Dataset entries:
- - -
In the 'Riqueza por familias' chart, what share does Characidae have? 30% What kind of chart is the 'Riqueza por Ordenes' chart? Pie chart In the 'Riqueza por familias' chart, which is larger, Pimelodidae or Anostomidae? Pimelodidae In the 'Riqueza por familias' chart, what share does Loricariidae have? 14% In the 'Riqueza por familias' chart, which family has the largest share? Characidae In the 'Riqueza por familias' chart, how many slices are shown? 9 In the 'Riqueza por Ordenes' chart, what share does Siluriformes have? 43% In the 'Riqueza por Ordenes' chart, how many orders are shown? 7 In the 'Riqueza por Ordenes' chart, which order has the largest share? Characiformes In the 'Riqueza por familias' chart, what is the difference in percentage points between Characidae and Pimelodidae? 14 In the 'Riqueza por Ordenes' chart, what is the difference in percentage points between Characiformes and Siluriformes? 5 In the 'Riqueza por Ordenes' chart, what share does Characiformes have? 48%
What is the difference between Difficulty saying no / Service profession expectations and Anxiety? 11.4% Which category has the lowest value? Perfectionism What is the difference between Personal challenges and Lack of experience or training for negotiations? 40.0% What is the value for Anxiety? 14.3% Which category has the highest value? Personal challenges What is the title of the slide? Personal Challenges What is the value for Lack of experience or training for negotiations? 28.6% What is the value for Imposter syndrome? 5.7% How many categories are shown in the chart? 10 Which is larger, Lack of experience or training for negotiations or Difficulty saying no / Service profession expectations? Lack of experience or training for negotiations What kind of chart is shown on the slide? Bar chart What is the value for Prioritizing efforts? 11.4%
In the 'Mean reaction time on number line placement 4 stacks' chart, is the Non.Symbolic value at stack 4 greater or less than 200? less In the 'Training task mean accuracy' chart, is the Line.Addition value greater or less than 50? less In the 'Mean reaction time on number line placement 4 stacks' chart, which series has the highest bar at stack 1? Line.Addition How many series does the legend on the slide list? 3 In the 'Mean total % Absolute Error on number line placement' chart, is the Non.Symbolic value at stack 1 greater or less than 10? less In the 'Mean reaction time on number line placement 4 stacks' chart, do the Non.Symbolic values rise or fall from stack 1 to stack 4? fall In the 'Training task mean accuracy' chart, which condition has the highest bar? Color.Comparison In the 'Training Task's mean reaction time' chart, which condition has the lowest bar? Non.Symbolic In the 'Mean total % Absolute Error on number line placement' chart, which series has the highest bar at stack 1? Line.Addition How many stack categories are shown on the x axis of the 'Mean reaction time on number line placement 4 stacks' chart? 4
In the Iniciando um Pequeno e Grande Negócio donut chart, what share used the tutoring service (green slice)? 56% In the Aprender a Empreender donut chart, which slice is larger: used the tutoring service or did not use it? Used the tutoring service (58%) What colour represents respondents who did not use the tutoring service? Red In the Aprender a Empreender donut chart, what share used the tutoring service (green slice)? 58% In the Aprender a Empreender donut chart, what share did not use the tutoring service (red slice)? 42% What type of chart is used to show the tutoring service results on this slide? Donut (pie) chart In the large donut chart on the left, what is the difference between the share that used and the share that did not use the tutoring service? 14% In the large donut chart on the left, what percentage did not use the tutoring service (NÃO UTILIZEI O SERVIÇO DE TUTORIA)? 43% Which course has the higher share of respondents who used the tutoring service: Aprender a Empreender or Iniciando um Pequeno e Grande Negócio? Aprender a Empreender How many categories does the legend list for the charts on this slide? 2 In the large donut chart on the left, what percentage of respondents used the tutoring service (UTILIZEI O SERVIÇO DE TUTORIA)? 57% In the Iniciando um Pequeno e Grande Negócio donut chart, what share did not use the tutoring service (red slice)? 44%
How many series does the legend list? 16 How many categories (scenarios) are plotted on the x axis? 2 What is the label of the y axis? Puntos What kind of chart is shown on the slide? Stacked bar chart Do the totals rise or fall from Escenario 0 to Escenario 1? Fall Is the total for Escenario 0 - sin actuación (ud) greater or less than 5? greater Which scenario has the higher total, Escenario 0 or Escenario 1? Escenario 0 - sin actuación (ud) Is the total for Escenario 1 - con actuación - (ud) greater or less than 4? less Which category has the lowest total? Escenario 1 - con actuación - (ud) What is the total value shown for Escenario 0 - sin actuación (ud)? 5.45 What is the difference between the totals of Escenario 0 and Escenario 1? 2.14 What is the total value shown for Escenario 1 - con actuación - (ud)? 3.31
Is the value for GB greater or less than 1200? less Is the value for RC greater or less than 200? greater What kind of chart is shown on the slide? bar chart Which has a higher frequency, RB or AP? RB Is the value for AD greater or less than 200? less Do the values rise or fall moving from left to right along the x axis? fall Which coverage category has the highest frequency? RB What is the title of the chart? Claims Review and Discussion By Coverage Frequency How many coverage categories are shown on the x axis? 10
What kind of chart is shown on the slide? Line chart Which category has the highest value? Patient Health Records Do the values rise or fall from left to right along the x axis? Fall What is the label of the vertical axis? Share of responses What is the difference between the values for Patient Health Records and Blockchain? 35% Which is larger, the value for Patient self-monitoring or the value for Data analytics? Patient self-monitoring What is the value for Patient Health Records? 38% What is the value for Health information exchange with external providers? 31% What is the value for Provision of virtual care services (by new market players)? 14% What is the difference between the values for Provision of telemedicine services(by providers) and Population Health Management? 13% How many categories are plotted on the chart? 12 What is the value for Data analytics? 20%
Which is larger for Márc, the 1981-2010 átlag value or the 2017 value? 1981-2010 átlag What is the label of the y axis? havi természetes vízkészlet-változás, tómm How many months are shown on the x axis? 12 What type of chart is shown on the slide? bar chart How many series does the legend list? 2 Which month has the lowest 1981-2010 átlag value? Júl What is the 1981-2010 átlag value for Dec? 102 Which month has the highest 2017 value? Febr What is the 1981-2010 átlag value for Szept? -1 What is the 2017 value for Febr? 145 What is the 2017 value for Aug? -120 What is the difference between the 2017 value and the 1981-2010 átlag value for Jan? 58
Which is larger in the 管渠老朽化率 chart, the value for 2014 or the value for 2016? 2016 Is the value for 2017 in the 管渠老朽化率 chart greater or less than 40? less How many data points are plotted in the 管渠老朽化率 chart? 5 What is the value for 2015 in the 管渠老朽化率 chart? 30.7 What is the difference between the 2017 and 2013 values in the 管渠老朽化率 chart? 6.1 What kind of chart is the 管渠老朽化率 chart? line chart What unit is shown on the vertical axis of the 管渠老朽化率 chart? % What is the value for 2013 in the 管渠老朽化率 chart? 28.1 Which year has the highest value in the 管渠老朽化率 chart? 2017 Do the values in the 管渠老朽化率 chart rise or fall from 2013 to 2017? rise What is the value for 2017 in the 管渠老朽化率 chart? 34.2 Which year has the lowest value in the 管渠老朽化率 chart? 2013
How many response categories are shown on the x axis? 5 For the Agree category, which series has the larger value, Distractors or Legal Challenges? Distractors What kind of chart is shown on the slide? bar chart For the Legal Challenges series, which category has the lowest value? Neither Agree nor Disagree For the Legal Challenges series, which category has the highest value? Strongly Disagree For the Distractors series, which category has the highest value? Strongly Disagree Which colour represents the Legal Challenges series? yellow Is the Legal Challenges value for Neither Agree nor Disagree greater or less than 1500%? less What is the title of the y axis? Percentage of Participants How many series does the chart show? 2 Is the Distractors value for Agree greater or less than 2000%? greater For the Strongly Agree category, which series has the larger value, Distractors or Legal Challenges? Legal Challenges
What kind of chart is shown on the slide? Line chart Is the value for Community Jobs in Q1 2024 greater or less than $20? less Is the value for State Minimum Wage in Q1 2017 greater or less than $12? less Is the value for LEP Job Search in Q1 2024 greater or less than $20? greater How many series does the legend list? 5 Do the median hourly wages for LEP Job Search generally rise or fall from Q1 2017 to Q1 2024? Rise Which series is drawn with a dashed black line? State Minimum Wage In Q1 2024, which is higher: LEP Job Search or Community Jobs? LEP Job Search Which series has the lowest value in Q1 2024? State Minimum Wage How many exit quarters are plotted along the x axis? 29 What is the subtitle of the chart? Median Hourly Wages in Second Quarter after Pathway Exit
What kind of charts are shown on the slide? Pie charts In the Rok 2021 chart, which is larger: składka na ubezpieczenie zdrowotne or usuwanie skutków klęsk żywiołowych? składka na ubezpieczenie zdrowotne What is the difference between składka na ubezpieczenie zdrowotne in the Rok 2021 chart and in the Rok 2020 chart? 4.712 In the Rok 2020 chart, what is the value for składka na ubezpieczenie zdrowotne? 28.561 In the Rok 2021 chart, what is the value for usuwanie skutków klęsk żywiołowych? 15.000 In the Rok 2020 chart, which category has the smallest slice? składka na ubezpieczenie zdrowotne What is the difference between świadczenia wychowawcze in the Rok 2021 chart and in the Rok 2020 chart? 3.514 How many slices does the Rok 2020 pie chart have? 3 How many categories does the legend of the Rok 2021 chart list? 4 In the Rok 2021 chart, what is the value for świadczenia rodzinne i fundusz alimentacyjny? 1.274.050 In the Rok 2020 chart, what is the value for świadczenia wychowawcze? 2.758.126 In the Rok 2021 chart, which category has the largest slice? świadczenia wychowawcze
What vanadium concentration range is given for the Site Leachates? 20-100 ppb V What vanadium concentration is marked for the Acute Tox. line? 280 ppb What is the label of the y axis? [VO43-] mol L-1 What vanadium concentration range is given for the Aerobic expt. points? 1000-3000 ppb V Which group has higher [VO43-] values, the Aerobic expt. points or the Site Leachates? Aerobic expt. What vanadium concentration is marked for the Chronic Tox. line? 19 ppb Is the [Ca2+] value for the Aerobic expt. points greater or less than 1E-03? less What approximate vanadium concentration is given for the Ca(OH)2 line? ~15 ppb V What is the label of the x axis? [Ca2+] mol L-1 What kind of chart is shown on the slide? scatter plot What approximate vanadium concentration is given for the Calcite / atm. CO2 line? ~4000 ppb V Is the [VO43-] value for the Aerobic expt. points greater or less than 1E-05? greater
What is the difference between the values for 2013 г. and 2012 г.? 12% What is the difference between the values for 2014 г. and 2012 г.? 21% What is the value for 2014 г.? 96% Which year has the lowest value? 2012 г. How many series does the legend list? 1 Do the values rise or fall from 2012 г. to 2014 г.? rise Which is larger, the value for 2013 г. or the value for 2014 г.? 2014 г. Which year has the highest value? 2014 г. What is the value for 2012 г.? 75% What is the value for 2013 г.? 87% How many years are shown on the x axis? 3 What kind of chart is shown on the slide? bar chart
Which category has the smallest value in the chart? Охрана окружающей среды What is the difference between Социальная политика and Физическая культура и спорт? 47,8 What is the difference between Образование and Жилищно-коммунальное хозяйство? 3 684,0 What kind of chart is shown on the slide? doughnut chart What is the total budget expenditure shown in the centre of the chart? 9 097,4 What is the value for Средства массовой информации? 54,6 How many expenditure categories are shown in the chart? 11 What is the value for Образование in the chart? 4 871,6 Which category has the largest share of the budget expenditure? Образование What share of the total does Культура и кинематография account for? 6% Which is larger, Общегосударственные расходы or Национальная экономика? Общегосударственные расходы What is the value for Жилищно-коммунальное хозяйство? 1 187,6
- - -
▶ **TASK DESCRIPTION**
Count the lines in the items above that contain the word "have". Give the number alone.

▶ **RESPONSE FOR THIS EXERCISE**
2